Remember: these are estimates. Prices vary by suburb, season, and how far in advance you book. The best time to lock in a deal is 8-12 months out. Last-minute bookings cost more - and you’ll have fewer options.

What to Ask Your Caterer

Before signing anything, ask these five questions:

  1. Is your quote all-inclusive? What’s extra?
  2. Do you provide staff, linens, plates, and glassware?
  3. What’s your policy on leftovers? Can we take them home?
  4. Do you have a backup plan if someone gets sick or a delivery is late?
  5. Can I see a sample menu from a recent 100-guest wedding?

Don’t be shy.
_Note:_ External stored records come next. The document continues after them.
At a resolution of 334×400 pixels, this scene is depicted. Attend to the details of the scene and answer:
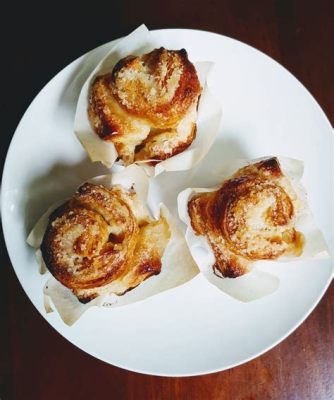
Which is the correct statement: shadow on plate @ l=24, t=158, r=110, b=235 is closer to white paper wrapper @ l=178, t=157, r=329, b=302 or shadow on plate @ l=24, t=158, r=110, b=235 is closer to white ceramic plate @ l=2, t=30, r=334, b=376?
white ceramic plate @ l=2, t=30, r=334, b=376

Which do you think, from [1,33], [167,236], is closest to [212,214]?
[167,236]

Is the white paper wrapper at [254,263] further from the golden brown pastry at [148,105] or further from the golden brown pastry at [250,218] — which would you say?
the golden brown pastry at [148,105]

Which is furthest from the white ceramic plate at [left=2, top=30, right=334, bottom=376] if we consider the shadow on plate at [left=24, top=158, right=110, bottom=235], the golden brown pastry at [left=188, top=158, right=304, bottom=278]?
the golden brown pastry at [left=188, top=158, right=304, bottom=278]

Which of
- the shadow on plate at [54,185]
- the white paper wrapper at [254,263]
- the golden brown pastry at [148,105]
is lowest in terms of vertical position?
the white paper wrapper at [254,263]

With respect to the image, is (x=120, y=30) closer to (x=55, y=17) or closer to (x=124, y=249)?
(x=55, y=17)

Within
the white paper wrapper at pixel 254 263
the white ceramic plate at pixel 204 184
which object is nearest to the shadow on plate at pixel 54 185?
the white ceramic plate at pixel 204 184

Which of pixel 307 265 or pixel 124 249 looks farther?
pixel 307 265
The right caterer will welcome these questions. The wrong one will dodge them.

Is $100 per person a good price for wedding catering?

Yes, $100 per person is a solid mid-range price in Sydney for a plated three-course meal with wine and service included. It covers quality ingredients, trained staff, and professional setup. It’s not luxury, but it’s more than enough to impress guests without overspending.

Can I feed 100 people for under $5,000?

It’s possible, but only with trade-offs. A food truck BBQ, DIY dessert station, and BYO alcohol can get you under $5,000. But you’ll need volunteers to help serve, and you’ll have to handle cleanup yourself. It works for casual, outdoor weddings - not formal events.

Why is wedding catering so expensive?

Wedding catering is expensive because it’s not just food - it’s logistics. Caterers need to coordinate staff, transport, setup, cleanup, and timing - all while serving hundreds of people at once. They also carry insurance, pay for permits, and account for waste. Plus, weddings happen on weekends, when labor costs more. You’re paying for reliability, not just meals.

Do I need to tip the catering staff?

If the service charge is already included (usually 15-20%), you don’t need to tip extra. But if the quote says "service not included," then tip 10-15% on top. Always check the contract. Many couples forget to ask and end up tipping twice.

Should I hire a separate bartender?

Only if you’re offering a full open bar. Most caterers include bartenders in their package. But if you want specialty cocktails, craft beer taps, or a signature drink station, a dedicated bartender adds $300-$600. For beer and wine only, your caterer’s staff can handle it.

Next Steps

Start by listing your top three priorities: food quality, budget, or experience? Then find caterers who match that. Book tastings - don’t just look at menus. Taste the chicken. Try the dessert. See how the staff moves. Ask for references from past 100-guest weddings.

Most couples regret spending too much on flowers and not enough on food. Guests won’t remember the centerpieces. But they’ll remember if the steak was dry or the cake was amazing. Get the food right, and your wedding will be talked about for years - for the right reasons.